Affleck is in fine form, playing different aspects of the husband, both the concerned spouse and focus of suspicion. Early on, we sympathize and relate to his confusion before being introduced to shadier elements and more details from Amy's point of view. He shows his thoughtful intelligence and how his good looks and square jaw can work against him with an often smugly evaisive, arrogant demeanour despite others generally knowing he means well. He anchors the film with a quiet yet mysteriously affecting and complex performance as the reluctant celebrity figure who clearly has issues despite always trying to be the nice guy and please others.

In total contrast to Affleck's more mannered, layered, and nuanced Nick Dunne is Pike as "Amazing Amy" in a revelatory, star making turn, where she's asked to play the angel and the devil with ease from scene to scene. She's everything wrong with our public image of the female victim archetype with shades of being a femme fatale. To say anymore about her stunning portrayal would risk revealing the character's tricky motives. Pike really goes for it and shines in a multi-facted, deeply affective portrayal.

Carrie Coon | Gone Girl

Fincher and Flynn take on celebrity culture and explore the phenomenon of victimization in the media, particularly focusing on the coverage around good-looking white women disappearing. Fincher uses his arsenal of tricky, clever filmmaking to take the audience through all the twists and turns of the engrossing plot. Any prior knowledge of the material wavers compared to the execution of the journey through remarkable storytelling. Some might say Fincher is playing with material beneath him but it's because the story seems so lurid and pulpy is where he shines, using gorgeous but muted cinematography from Jeff Cronenweth and a minimalist score by Trent Reznor and Atticus Ross to accent the film.

Every speaking role seems so delicately thought over from Neil Patrick Harris as Amy's creepy college boyfriend to Tyler Perry as Nick's wise-cracking, high-powered lawyer. Kim Dickens and Patrick Fugit as the straightforward, good cop/bad cop detectives baffled by the strange case bring us into the step-by-step procedural element as we try to stay ahead of the characters. Carrie Coon (The Leftovers) as Nick's twin sister, Margo, is a delightful foil, comedic relief, and audience surrogate, having a great sibling chemistry with Affleck's tightly wound Nick. The characters are nicely covered by the midwestern Missouri backdrop as Fincher revels in using a middle America aesthetic to exploit the plot and scandal as a media sensation.

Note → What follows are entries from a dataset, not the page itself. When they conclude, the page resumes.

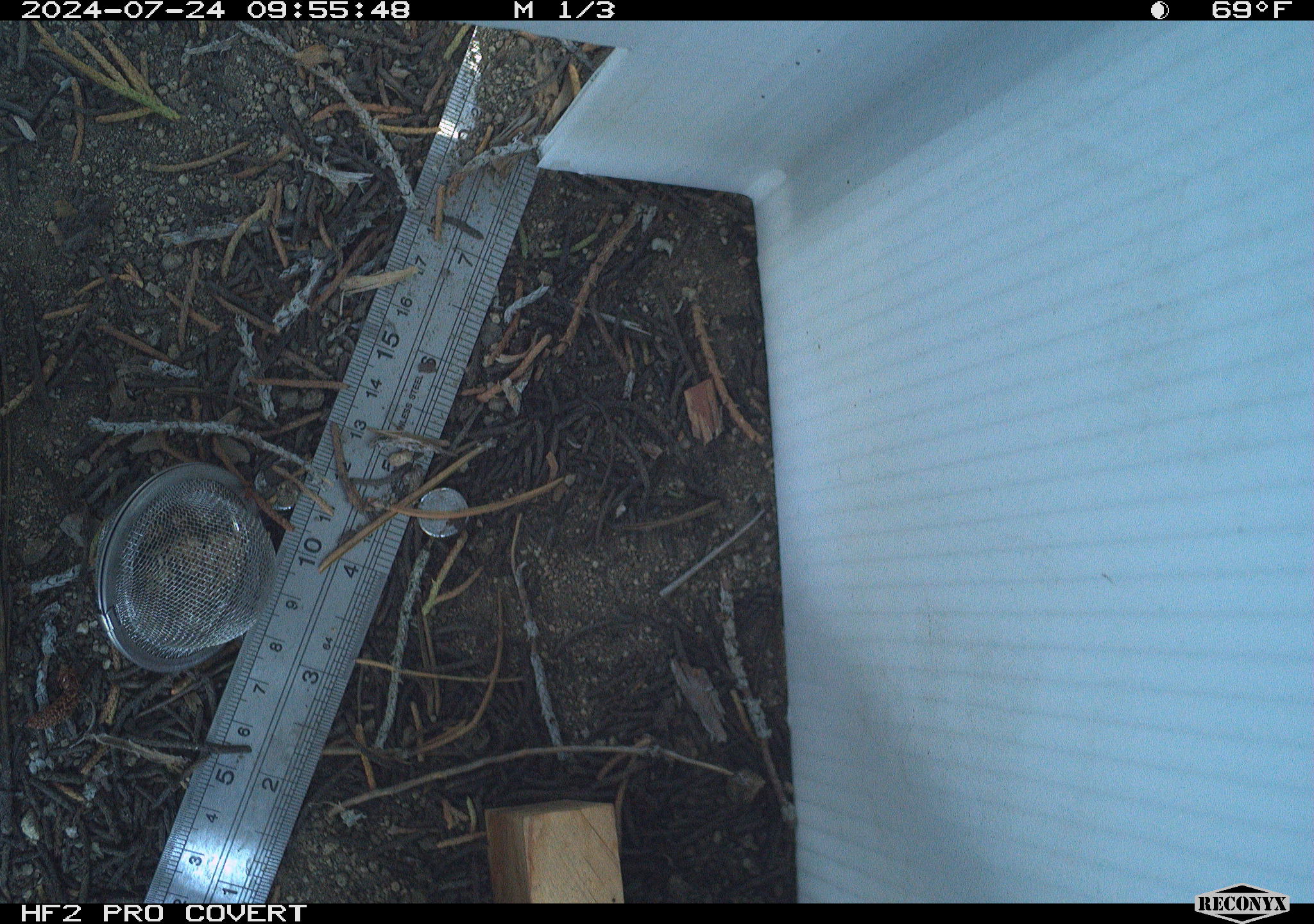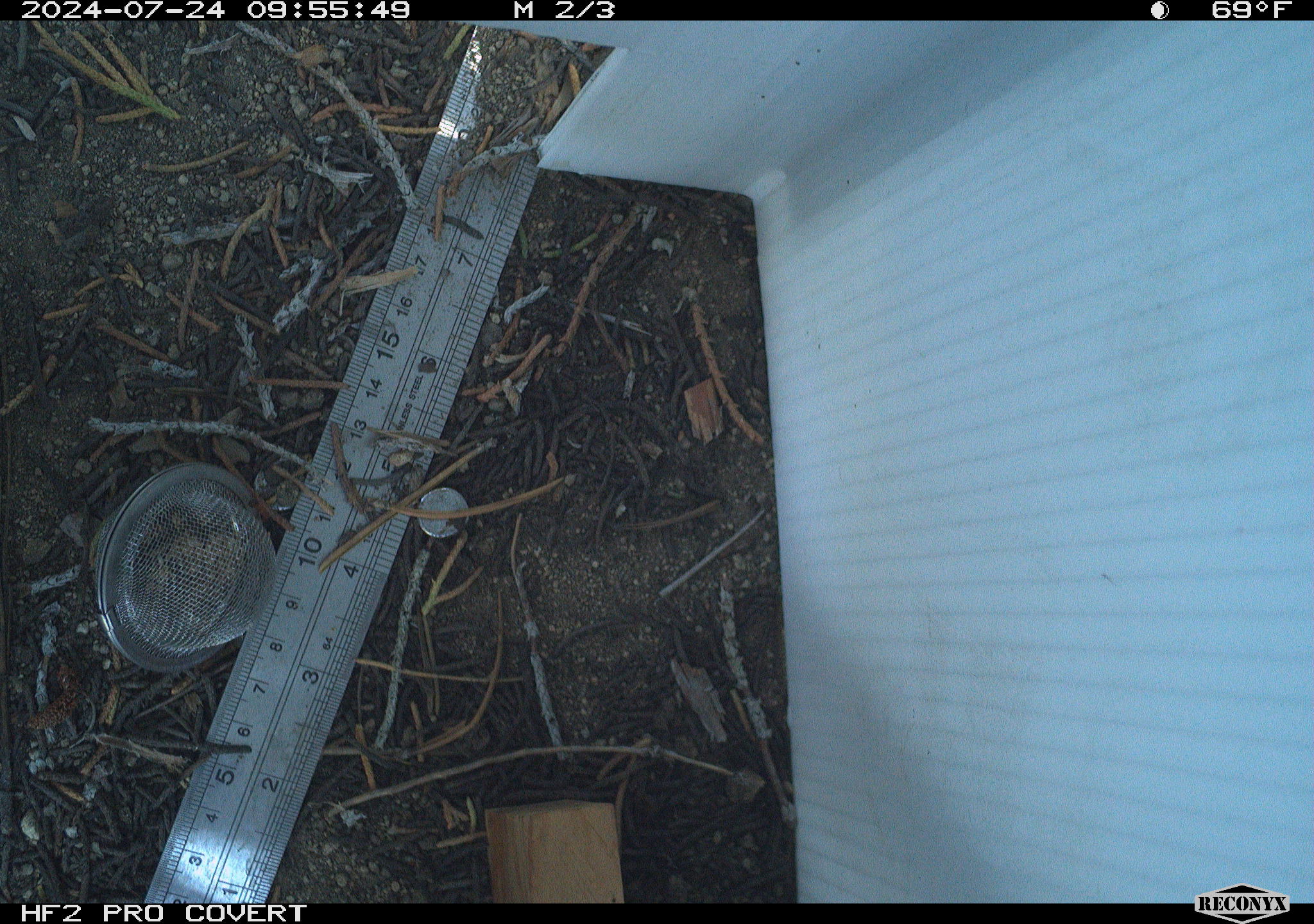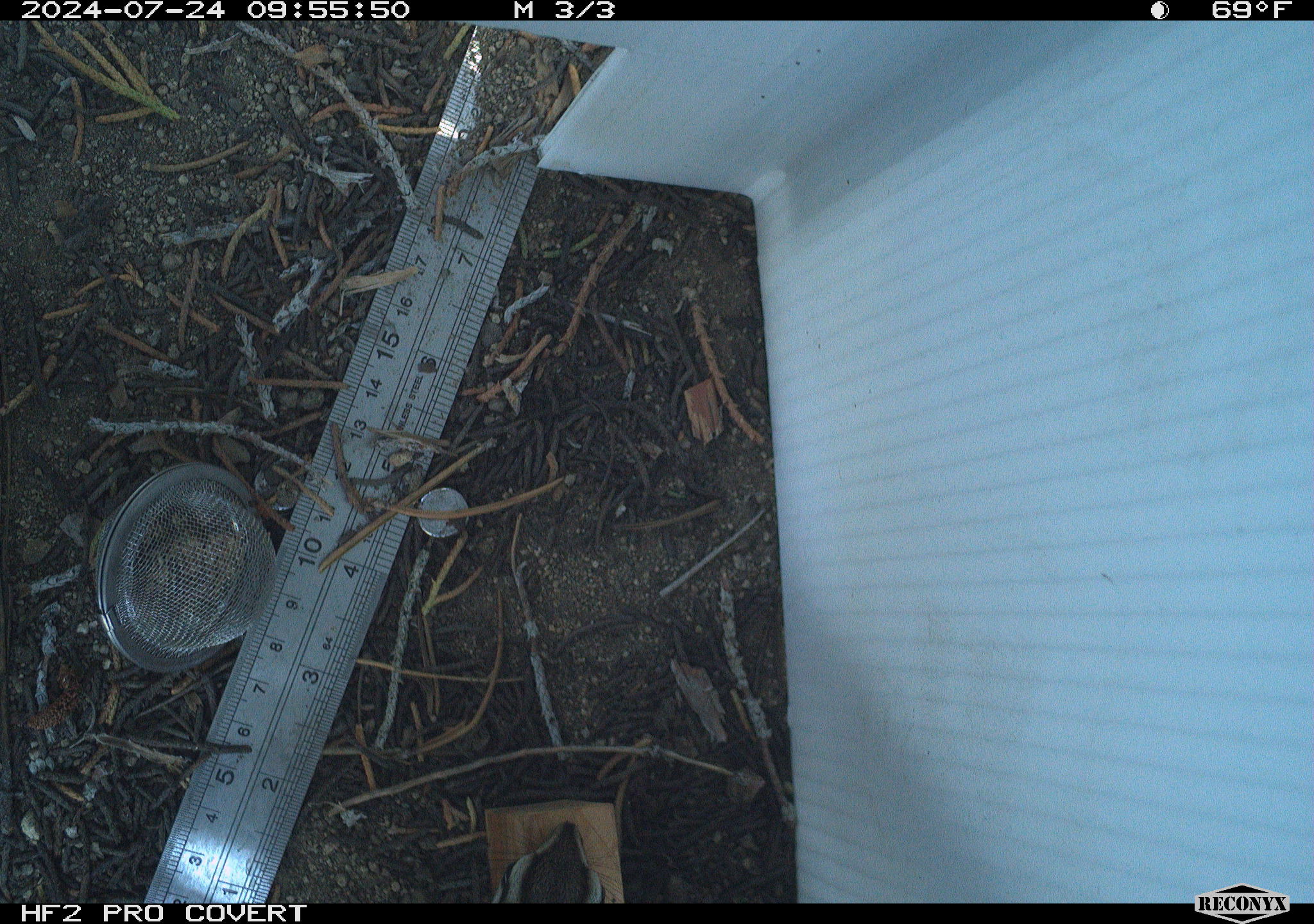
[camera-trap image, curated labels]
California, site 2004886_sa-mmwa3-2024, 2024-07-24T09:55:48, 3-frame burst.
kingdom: Animalia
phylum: Chordata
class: Mammalia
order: Rodentia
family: Sciuridae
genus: Neotamias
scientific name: Neotamias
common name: western chipmunks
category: neotamias species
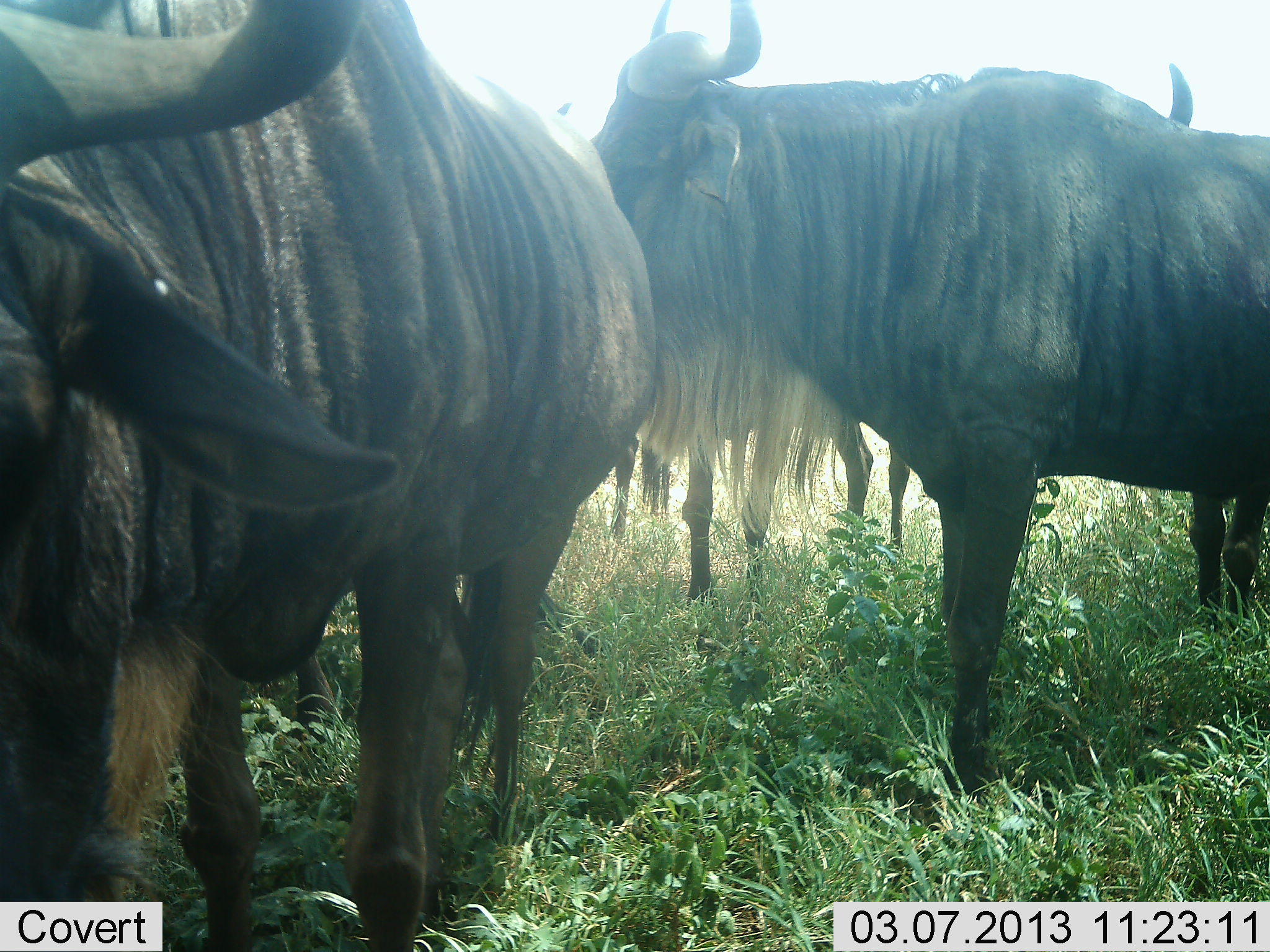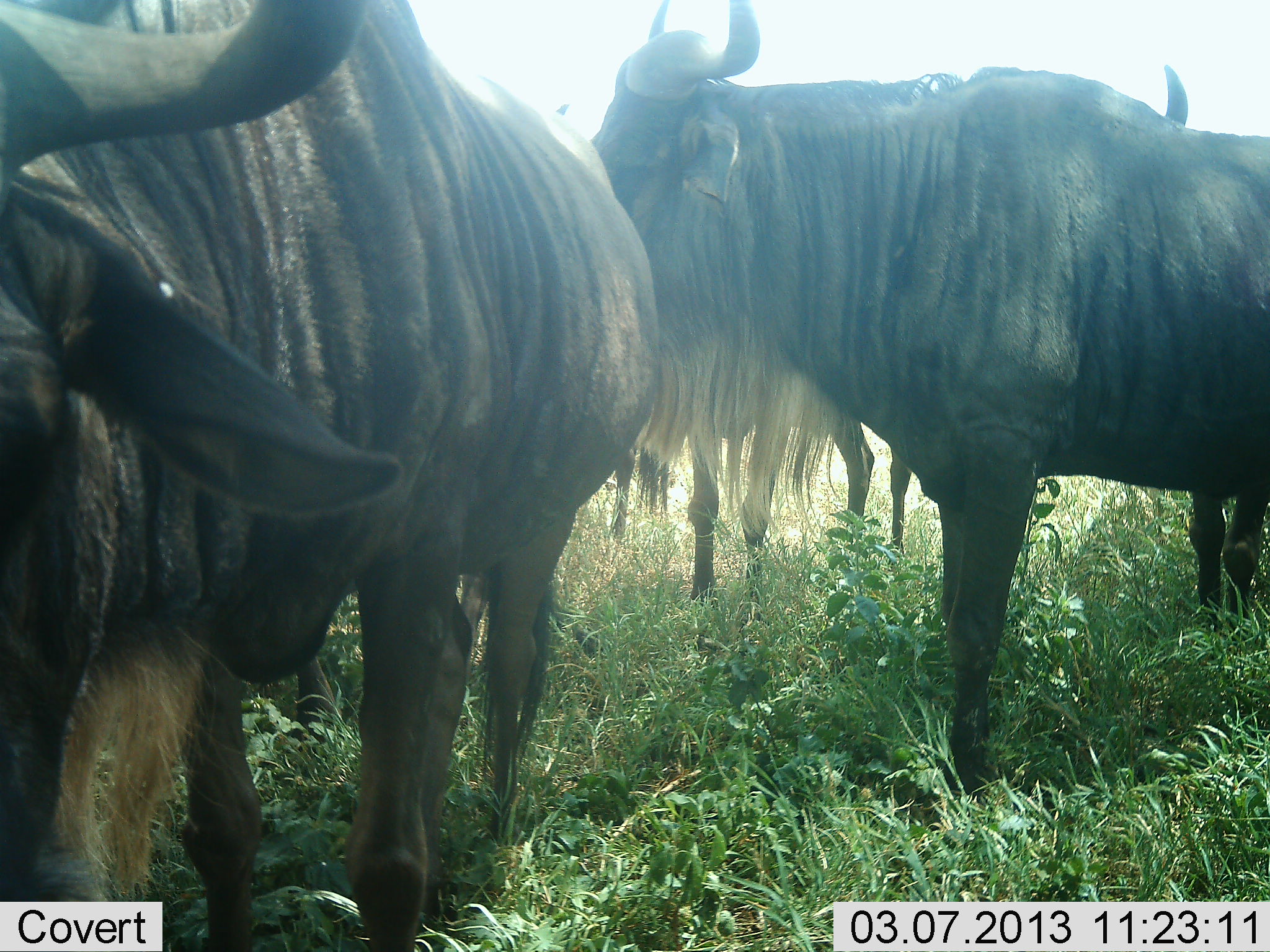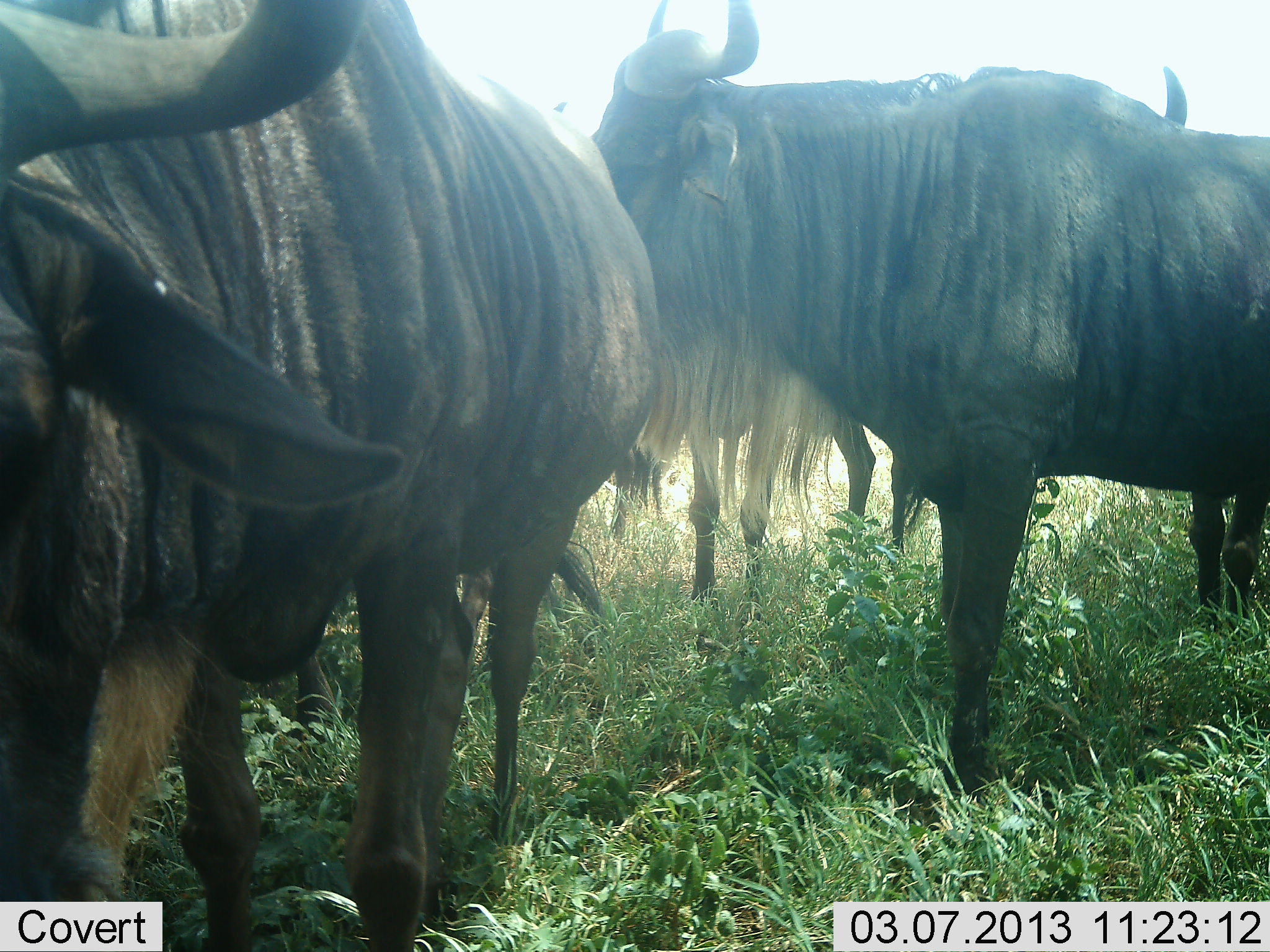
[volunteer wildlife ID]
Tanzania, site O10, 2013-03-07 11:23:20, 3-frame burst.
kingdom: Animalia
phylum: Chordata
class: Mammalia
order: Artiodactyla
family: Bovidae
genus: Connochaetes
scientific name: Connochaetes taurinus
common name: blue wildebeest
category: wildebeest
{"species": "wildebeest (blue wildebeest) (Connochaetes taurinus)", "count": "4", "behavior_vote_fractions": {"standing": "89%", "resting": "11%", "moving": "4%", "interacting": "4%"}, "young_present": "0%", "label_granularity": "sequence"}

Fincher, Affleck, and Pike delight in translating Gone Girl as a sort of moody suburban noir full of gripping turns, particularly in the acting and seamless editing together of sequences through time, switching back and forth between the unfolding missing persons case (and possible murder) and Amy's revealing diary entries. It's a procedural told with the most amount of flair and flourish in the style of the best possible episode of a primetime soap opera like Scandal mixed with aspects of a Law & Order. Its cast and filmmaking elevate the checkout stand material to comment on the idealism of modern marriage and the perils of wedded bliss. It's a real page turner.